(Records of spatial reasoning questions)
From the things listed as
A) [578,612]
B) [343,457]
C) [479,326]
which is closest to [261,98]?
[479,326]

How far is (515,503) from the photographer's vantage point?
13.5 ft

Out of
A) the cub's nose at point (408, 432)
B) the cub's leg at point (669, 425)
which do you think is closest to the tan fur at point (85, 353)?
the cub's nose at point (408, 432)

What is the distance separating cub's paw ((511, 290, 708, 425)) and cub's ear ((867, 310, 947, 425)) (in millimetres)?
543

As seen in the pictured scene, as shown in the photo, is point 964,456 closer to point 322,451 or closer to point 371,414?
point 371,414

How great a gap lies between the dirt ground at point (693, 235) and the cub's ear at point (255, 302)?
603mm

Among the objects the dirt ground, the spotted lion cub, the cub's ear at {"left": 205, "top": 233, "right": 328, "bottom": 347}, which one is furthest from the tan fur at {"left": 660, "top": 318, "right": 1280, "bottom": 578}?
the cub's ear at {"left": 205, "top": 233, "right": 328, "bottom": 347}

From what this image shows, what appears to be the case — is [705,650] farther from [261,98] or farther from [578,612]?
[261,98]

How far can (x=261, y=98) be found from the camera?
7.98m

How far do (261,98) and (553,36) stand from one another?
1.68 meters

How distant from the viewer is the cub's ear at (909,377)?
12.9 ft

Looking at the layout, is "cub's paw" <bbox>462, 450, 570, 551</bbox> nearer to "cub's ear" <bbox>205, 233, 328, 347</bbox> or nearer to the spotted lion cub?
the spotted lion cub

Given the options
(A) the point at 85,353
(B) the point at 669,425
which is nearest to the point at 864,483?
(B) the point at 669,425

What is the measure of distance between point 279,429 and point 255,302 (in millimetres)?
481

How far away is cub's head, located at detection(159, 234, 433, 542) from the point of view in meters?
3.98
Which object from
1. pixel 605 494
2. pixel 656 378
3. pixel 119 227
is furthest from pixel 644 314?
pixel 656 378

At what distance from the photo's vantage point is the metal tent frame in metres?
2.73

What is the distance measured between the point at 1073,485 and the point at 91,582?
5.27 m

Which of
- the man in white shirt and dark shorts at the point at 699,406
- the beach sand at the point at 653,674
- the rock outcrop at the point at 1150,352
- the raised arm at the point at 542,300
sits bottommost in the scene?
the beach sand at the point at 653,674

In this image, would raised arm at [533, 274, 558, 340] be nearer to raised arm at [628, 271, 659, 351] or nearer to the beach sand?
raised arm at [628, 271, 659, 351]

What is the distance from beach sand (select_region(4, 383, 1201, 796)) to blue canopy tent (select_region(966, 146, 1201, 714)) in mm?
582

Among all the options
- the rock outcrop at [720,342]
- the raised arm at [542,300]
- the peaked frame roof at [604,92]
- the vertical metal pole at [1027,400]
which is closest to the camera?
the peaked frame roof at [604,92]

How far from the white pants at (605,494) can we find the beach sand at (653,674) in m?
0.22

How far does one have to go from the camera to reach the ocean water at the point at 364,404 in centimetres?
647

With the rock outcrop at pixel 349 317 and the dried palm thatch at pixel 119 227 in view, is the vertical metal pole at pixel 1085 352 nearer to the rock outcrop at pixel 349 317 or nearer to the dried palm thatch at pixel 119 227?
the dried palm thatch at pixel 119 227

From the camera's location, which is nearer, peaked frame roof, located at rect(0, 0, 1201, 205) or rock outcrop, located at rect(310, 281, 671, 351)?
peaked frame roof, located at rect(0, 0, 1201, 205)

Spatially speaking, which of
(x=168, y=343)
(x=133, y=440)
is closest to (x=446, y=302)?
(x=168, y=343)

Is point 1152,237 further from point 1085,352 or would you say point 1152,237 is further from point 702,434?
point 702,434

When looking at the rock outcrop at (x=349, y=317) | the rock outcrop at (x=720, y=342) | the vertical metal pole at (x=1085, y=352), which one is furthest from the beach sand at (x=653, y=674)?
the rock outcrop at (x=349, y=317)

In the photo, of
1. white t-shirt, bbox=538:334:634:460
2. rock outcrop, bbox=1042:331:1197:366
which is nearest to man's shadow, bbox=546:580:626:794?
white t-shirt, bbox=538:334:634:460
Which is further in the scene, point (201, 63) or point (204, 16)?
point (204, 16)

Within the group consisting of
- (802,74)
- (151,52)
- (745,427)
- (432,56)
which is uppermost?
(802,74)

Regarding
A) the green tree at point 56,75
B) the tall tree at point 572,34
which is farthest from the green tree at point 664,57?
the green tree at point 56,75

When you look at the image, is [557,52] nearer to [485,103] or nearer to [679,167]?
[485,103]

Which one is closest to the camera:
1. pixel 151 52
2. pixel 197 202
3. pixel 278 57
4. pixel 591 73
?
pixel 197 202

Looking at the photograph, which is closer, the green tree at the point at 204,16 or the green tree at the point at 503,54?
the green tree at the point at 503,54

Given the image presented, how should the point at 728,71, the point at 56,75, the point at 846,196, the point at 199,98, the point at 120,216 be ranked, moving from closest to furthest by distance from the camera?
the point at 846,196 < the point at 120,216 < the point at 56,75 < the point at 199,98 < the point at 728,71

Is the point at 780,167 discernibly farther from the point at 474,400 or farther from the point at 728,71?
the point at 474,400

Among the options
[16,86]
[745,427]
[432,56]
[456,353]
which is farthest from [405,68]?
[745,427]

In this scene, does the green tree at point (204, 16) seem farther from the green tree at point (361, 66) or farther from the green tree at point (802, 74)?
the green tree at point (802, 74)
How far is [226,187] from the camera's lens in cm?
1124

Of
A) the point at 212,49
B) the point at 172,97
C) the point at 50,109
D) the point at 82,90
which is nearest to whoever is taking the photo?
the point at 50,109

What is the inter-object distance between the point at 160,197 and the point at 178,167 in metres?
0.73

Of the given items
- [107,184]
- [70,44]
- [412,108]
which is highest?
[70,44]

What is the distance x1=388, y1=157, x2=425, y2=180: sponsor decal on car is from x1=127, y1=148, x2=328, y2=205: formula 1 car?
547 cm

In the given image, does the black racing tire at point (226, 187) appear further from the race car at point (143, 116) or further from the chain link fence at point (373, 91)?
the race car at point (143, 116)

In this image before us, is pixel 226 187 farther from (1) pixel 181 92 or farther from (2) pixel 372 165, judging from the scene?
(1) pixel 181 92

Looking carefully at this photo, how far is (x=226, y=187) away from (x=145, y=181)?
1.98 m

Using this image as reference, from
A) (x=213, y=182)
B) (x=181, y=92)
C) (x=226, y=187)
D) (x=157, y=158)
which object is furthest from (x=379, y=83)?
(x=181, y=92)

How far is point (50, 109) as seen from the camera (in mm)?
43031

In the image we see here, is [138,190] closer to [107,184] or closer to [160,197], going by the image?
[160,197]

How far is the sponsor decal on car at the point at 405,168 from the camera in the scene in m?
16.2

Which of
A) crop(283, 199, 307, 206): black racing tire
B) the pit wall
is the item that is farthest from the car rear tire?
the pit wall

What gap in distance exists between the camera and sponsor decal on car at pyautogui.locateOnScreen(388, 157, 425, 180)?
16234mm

PROMPT:
Lay out as a Markdown table, with columns headed Row and Line, everything from the line containing "In the image" down to the end of the material, omitting blank lines.

PROBLEM SOLUTION:
| Row | Line |
|---|---|
| 1 | In the image we see here, is [138,190] closer to [107,184] or closer to [160,197], going by the image? |
| 2 | [160,197] |
| 3 | How far is the sponsor decal on car at the point at 405,168 from the camera in the scene in m? |
| 4 | 16.2 |
| 5 | Which of |
| 6 | A) crop(283, 199, 307, 206): black racing tire |
| 7 | B) the pit wall |
| 8 | is the item that is farthest from the car rear tire? |
| 9 | the pit wall |
| 10 | What gap in distance exists between the camera and sponsor decal on car at pyautogui.locateOnScreen(388, 157, 425, 180)? |
| 11 | 16234mm |